§ **Work to be completed**: Please count the lines of the data below that contain the string "Growth". Reply with the number alone.
*** Opening Exercise input ***
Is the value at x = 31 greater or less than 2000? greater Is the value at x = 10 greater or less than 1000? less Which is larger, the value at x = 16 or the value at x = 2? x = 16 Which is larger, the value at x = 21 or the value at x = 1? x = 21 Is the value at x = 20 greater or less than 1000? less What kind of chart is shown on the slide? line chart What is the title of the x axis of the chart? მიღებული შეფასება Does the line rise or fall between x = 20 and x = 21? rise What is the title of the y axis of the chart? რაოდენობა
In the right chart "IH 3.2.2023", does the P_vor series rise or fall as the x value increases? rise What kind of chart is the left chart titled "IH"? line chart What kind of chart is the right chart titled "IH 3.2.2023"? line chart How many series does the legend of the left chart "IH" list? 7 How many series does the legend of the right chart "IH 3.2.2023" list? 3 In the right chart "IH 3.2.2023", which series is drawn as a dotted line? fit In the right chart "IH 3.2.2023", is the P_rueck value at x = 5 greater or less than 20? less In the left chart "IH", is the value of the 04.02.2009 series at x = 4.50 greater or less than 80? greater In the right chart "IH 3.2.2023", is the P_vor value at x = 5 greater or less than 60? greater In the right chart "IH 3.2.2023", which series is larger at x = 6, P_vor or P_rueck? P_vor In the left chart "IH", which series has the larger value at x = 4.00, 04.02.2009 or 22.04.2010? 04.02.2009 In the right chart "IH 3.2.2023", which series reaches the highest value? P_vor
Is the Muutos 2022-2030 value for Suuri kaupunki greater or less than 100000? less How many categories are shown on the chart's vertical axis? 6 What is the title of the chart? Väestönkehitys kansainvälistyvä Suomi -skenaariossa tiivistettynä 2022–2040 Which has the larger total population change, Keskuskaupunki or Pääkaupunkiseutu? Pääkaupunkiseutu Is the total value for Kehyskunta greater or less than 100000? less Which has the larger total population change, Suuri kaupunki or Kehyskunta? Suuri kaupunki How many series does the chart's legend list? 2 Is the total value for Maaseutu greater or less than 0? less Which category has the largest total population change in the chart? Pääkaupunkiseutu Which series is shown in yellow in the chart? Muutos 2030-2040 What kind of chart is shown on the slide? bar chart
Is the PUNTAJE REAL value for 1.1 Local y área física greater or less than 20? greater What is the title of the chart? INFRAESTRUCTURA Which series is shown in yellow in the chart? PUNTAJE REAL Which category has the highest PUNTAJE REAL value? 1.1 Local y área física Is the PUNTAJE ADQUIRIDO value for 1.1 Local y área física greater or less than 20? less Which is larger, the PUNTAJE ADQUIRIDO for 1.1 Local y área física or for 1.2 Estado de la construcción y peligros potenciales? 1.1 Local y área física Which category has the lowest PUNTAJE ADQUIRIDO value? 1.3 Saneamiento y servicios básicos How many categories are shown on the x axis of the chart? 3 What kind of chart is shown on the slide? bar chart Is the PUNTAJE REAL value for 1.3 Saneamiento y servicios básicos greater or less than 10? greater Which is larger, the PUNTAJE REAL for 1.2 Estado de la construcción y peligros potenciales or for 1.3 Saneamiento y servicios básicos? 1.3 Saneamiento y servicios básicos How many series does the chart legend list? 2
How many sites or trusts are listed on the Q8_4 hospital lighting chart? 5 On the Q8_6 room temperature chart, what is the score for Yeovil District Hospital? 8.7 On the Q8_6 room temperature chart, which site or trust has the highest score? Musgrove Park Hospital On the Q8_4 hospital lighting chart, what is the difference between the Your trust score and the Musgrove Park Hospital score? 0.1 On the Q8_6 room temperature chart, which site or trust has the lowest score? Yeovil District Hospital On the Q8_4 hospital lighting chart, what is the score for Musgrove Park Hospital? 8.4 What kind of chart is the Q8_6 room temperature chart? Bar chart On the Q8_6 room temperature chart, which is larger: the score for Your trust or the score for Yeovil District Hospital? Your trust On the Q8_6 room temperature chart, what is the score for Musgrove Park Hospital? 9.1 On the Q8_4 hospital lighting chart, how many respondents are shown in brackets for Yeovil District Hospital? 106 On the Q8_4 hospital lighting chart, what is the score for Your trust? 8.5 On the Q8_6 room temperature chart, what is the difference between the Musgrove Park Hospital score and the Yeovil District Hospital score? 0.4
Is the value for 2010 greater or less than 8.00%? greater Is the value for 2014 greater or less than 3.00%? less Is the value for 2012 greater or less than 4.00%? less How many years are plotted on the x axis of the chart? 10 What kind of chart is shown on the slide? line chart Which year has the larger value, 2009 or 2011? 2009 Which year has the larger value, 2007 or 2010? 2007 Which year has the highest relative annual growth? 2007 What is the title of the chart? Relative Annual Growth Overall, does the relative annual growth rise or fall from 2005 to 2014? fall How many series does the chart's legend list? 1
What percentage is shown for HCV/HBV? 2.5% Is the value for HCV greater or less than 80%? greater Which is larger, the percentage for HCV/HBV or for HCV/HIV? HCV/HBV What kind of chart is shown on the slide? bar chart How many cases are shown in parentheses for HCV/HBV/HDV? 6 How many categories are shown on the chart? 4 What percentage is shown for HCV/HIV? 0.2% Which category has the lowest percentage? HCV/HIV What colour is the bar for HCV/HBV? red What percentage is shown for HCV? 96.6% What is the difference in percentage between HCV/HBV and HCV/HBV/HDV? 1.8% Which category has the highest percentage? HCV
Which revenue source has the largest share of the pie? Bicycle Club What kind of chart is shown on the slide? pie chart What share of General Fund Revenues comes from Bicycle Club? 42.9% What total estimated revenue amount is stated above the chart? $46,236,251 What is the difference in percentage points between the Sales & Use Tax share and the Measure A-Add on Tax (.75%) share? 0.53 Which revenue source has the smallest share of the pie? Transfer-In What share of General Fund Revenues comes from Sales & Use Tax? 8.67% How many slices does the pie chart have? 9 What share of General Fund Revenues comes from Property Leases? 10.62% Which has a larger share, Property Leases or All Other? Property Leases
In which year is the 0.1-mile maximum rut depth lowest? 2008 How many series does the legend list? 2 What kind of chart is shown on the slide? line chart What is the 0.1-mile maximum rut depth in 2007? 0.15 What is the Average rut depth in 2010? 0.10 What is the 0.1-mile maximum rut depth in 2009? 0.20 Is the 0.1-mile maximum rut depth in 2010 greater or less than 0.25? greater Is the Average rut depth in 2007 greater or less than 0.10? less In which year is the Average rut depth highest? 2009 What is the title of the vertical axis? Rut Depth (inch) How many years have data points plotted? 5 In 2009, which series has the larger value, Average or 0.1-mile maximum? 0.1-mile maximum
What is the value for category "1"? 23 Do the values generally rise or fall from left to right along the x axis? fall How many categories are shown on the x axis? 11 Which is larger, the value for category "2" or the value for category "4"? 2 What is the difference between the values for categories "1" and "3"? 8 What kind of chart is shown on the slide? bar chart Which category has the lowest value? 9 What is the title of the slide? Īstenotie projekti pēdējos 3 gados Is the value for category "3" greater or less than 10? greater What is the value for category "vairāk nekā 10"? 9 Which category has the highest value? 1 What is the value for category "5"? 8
*** Closing Exercise input ***
§ **Worked solution**: 1